● Supplied information

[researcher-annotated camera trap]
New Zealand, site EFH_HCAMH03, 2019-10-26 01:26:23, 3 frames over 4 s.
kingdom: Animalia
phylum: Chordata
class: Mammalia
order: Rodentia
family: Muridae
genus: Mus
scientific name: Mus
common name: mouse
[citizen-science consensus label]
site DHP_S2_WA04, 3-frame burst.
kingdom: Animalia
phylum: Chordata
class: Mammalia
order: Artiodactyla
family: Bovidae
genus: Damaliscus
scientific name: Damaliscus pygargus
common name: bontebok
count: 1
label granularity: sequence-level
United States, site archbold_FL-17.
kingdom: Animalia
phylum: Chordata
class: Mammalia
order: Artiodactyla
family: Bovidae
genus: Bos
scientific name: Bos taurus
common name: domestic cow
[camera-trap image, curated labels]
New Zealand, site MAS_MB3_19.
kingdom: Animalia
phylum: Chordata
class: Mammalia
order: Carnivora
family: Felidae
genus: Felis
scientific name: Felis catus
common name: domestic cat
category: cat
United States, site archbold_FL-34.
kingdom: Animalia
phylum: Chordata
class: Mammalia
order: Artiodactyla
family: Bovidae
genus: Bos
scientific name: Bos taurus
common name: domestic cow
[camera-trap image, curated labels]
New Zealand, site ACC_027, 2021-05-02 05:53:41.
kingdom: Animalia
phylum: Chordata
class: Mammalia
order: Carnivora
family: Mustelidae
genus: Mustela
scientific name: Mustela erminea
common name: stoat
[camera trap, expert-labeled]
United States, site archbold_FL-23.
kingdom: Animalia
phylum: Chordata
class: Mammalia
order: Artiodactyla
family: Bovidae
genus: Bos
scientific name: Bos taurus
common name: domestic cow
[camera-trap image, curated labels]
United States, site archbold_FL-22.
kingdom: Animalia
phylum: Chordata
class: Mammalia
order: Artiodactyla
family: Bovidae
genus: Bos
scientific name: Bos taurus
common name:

● Assigned task
Restate the material above exactly, leaving nothing out.

● Your response
[researcher-annotated camera trap]
New Zealand, site EFH_HCAMH03, 2019-10-26 01:26:23, 3 frames over 4 s.
kingdom: Animalia
phylum: Chordata
class: Mammalia
order: Rodentia
family: Muridae
genus: Mus
scientific name: Mus
common name: mouse
[citizen-science consensus label]
site DHP_S2_WA04, 3-frame burst.
kingdom: Animalia
phylum: Chordata
class: Mammalia
order: Artiodactyla
family: Bovidae
genus: Damaliscus
scientific name: Damaliscus pygargus
common name: bontebok
count: 1
label granularity: sequence-level
United States, site archbold_FL-17.
kingdom: Animalia
phylum: Chordata
class: Mammalia
order: Artiodactyla
family: Bovidae
genus: Bos
scientific name: Bos taurus
common name: domestic cow
[camera-trap image, curated labels]
New Zealand, site MAS_MB3_19.
kingdom: Animalia
phylum: Chordata
class: Mammalia
order: Carnivora
family: Felidae
genus: Felis
scientific name: Felis catus
common name: domestic cat
category: cat
United States, site archbold_FL-34.
kingdom: Animalia
phylum: Chordata
class: Mammalia
order: Artiodactyla
family: Bovidae
genus: Bos
scientific name: Bos taurus
common name: domestic cow
[camera-trap image, curated labels]
New Zealand, site ACC_027, 2021-05-02 05:53:41.
kingdom: Animalia
phylum: Chordata
class: Mammalia
order: Carnivora
family: Mustelidae
genus: Mustela
scientific name: Mustela erminea
common name: stoat
[camera trap, expert-labeled]
United States, site archbold_FL-23.
kingdom: Animalia
phylum: Chordata
class: Mammalia
order: Artiodactyla
family: Bovidae
genus: Bos
scientific name: Bos taurus
common name: domestic cow
[camera-trap image, curated labels]
United States, site archbold_FL-22.
kingdom: Animalia
phylum: Chordata
class: Mammalia
order: Artiodactyla
family: Bovidae
genus: Bos
scientific name: Bos taurus
common name:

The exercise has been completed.